||15 December 2016
|| James Weeden
The 1st Mortlake Sea Scouts (est. 1909, in the early days of the Scouting movement)
kept their boats moored on the Thames. I have a press photo of the 1st Mortlake vessel/tug "Minotaur lll", at deepwater (PLA)
moorings in the Thames - Surrey side, taken from Ship Lane. I believe the Scouts, based at the Scout Hall in Alder Road, used
the slip/hard at the end of Ship Lane to launch the smaller boats in which Sea Scouts and Guides learnt to sail/row. The Scouting
Movement, incl Girl Guides, made a significant contribution to life in Mortlake during the 20's 30's and 40's and were well
supported by the Brewery and its employees.(photos avaiable) I believe that there are many families in Mortlake (including mine)
who took part in Scouting Acivities. The 1st Mortlake Sea Scouts premises were rebulit in 1954, mainly with the help of the Watney Family.
See also plaque on the Scout HQ building in Alder Road and the memorial plaque in St Mary's Church, commemorating a terrible accident
in August 1950. The Scout premises were rebuilt largely due to the generosity of the Watney family. I would like to think that the Scout
moorings and the slip could somhow be acknowledged in the redevelopment.
||7 July 2016
|| Andrew Howard-Smith
Summary of Thames Bank Area Residents Concerns and Suggestions (8/2/2016) The residents of Aynescombe Path, Thames Bank, Parliament Mews and Varsity Row are referred to as Thames Bank Area.

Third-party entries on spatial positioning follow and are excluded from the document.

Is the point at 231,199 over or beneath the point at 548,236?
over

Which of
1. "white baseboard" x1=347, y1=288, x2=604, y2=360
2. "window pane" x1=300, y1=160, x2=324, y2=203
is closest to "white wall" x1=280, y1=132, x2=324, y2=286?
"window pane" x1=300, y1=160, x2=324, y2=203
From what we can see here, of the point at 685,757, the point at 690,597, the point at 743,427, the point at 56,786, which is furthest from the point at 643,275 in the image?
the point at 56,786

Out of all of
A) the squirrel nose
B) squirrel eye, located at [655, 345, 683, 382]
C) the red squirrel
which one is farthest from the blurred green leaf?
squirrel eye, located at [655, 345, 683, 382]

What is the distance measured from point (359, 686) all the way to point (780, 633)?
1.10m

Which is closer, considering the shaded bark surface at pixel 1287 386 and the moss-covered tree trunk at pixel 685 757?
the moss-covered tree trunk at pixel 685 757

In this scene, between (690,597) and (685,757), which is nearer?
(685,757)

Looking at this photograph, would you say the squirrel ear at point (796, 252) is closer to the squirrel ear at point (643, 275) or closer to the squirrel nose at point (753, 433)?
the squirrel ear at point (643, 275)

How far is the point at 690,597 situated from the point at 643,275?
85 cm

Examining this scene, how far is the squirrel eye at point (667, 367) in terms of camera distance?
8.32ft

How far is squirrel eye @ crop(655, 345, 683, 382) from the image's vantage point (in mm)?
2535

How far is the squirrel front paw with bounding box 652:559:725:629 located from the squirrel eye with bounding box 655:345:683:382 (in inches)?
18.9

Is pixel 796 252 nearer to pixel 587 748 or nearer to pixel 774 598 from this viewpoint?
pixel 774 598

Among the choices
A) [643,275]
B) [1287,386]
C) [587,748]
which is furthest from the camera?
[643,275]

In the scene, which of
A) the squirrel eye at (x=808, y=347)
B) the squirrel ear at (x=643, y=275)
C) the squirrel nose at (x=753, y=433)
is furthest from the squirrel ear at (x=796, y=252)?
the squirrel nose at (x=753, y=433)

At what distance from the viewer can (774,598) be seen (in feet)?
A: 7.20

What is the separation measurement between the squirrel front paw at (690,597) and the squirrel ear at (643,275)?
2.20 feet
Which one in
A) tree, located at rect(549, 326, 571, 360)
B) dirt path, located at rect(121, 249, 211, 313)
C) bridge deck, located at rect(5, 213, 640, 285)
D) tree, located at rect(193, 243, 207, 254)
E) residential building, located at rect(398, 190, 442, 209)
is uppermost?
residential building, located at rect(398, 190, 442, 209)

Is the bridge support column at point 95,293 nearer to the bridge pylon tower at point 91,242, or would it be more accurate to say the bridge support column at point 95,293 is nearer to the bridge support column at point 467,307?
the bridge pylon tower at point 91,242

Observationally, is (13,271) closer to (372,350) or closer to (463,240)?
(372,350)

There follows a summary of the concerns and wishes of the various individuals based on meetings,
local knowledge and the Consultation Document of 2011 and documented in emails sent to
Andrew Howard-Smith who as a resident of Thames Bank is acting as our representative for the proposed Mortlake Brewery development.
We accept that it is early days in the brewery site's development but the group wants to make its feelings known to the Mortlake Brewery Community Group (MBCG) so that they can convey our group's specific views and concerns to the Developers and Town Planners.
In summary; our residents have concerns about effect on character of our area, building height behind Thames Bank, being overlooked, Secondary school and general disruption of demolition and building works. This is explained in more detail below.
Character of Thames Bank Area:-We should try to preserve the character and heritage of Thames Bank area with its many old and listed buildings. Promoting Thames Bank as a 'unique/special' area - we can include things like architecture, history, beauty, wildlife, sporting location. (Parliament Mews won an award when it was originally developed).
To protect the ambience of the Thames Bank enclave, the biggest challenge will be to prevent existing properties being seriously overlooked. A buffer zone should be created on the land immediately
abutting our existing properties, probably through the building of elegant, low rise dwellings in keeping with the existing homes. Limit the height of any development on the western end
of the site consistent with the 2011 Development Brief. Make Ship Lane the divide between the low and higher rise accommodation.
Development Disruption:-Minimise the disruption from Demolition and Building works. This would include hours of working, dust and noise pollution. Parking for workers and lorry traffic would need to be planned.
Road Traffic:-Minimise the disruption to traffic flows on the Lower Mortlake Road. This is a difficult one as it can be over played. For example the development in Williams Lane of 73 dwellings has not generated any significant increase in traffic flow. Whereas an extra 500 car drivers will not help the situation,
traffic is like water the easier the flow, the more traffic will be attracted to the area. The basic problem is that there is nowhere for the traffic to go. Solving one bottleneck only moves the problem somewhere else. There is no ready solution
to traffic the jams at Chalkers Corner or the Rail Crossings as we are bounded by the South Circular and Chertsey Roads.
Parking:-This breaks down into parking during demolition and building works, parking of residents and their visitors. If you take the example of Williams lane, the new development and the existing ex brewery flats generate an enormous number of parked cars which makes it impossible for through lorry traffic.
Public Transport:-Assuming a 1000 new residents and their visitors, will not all use their cars, the development will generate increased rail and bus passengers. As this has to be accommodated using existing facilities, the train and bus operators need to be involved in the development's planning process.